Consistency as an Optimum Property of Classical General Equilibrium Systems. Classical general equilibrium theory, in particular Pareto's system, may be interpreted in two ways: either in the sense that once the equilibrium values of the variables are realized, the economic system will remain stationary as long as the parameters of the equations remain unchanged; or, and this applies to Pareto more than to Walras, in the sense that the equilibrium values, in a certain competitive framework, represent an “optimum” situation, any deviation from which involves a welfare-loss.

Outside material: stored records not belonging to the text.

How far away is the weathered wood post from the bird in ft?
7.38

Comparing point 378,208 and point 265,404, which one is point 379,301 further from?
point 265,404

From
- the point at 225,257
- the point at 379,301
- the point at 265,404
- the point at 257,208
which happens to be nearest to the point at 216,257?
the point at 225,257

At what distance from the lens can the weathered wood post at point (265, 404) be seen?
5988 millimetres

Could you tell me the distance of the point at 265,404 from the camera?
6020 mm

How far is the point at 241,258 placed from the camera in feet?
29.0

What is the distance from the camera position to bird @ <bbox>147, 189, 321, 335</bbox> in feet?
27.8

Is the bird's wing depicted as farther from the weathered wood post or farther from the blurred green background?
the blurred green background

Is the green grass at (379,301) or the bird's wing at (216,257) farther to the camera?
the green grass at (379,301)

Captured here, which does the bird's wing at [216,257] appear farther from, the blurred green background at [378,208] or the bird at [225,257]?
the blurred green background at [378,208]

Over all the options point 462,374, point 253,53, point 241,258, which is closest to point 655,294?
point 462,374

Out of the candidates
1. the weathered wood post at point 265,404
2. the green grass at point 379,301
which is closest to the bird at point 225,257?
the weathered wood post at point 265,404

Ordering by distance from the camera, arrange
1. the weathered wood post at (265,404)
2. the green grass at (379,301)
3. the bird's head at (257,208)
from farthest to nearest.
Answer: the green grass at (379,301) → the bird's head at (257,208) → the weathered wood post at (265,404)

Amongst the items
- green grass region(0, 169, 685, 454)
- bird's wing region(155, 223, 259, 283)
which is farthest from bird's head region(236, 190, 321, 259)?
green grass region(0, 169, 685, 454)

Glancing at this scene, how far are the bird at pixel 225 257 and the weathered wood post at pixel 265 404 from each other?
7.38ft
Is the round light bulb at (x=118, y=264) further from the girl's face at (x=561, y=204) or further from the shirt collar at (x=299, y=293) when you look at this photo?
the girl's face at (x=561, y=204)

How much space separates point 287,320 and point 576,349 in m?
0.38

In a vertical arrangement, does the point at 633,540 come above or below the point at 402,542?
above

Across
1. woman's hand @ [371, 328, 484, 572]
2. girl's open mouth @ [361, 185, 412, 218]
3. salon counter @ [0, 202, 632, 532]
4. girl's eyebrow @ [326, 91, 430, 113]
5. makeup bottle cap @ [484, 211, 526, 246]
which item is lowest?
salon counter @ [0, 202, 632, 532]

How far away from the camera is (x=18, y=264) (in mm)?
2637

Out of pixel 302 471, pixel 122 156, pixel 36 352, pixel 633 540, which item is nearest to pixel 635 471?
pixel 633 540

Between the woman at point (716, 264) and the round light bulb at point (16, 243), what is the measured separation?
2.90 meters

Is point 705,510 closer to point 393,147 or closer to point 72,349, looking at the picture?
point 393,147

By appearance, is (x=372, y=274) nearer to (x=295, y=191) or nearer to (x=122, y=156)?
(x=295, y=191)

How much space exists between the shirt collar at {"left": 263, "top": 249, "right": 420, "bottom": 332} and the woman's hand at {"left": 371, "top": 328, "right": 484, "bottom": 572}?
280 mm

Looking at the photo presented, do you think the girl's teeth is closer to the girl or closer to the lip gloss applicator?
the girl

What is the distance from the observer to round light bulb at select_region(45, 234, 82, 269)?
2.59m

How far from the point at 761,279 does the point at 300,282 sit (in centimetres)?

The set of equilibrium prices and quantities is the solution of a system of equations implicitly assumed to be consistent. The equilibrium values are in fact those that render mutually compatible the results of the maximizing behaviour of individuals, given the psychological and technological parameters and the initial distribution of assets. In order to yield an equilibrium solution, a system of equations must be consistent. But, although consistency is necessary for an optimum solution, it is not sufficient.